Brigadier General Wira Satya Triputra said investigators are looking at the money trail, the sponsors behind the operation and the tenants linked to the office space. “We will coordinate with relevant agencies to investigate both the flow of funds and their sponsors,” he said.
Police transferred 320 foreign nationals to the Directorate General of Immigration under the Ministry of Immigration and Corrections on May 10, according to Antara. They are being held at immigration detention centers in West Jakarta and Kuningan, South Jakarta, while police proceedings continue.
The group included 228 Vietnamese, 57 Chinese, 13 Myanmar, 11 Laotian, five Thai, three Malaysian and three Cambodian nationals. One Indonesian citizen was handled separately by police, after an earlier police count listed 321 people arrested in the operation.
Police said the suspects were detained on May 7 after public tips led investigators to the alleged operation. In a previous report, Antara said authorities seized passports, phones, laptops, computers, safes and cash, and identified around 75 internet domains and websites suspected of facilitating online gambling.
“This was conducted in a structured manner, using electronic systems and organized cross-border digital operations,” Triputra said. In a separate May 9 report, Antara said police seized Rp1.9 billion, 53.82 million Vietnamese dong and US$10,210.

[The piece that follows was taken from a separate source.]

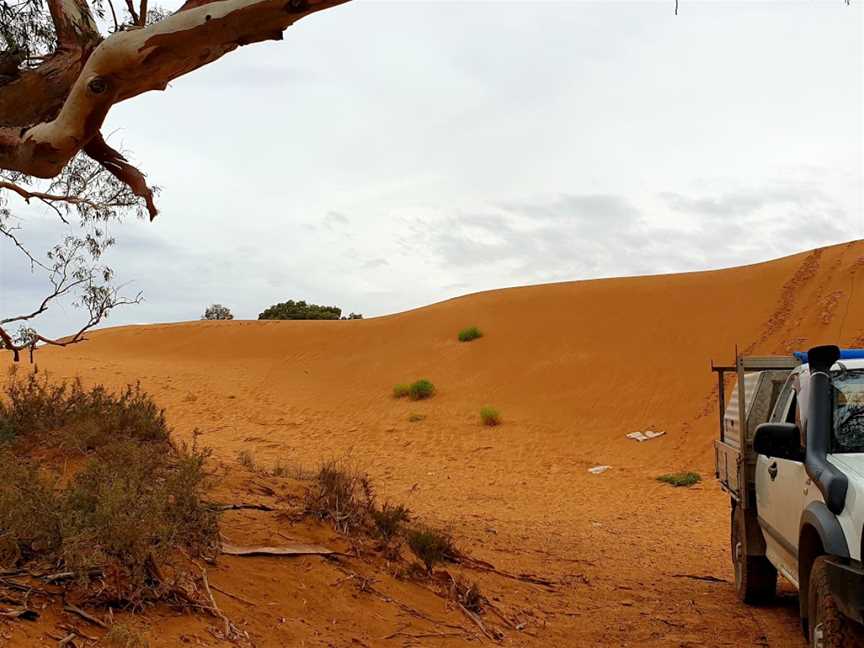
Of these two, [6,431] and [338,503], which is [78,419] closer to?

Indonesia’s Financial Transaction Reports and Analysis Center, or PPATK, said in January 2026 that online gambling money circulation in Indonesia reached Rp286.84 trillion in 2025, across 422.1 million transactions, down 20 percent from Rp359.81 trillion in 2024.
Deposits alone still reached Rp36.01 trillion, with 12.3 million people placing deposits through banks, e-wallets and QRIS, according to PPATK’s latest full-year data.
The United Nations Office on Drugs and Crime (UNODC) has described the wider regional model in similar terms. In a January 2024 report summary, the UN agency said illegal online casinos, e-junkets and crypto exchanges have become part of the underground banking and money-laundering infrastructure in East and Southeast Asia.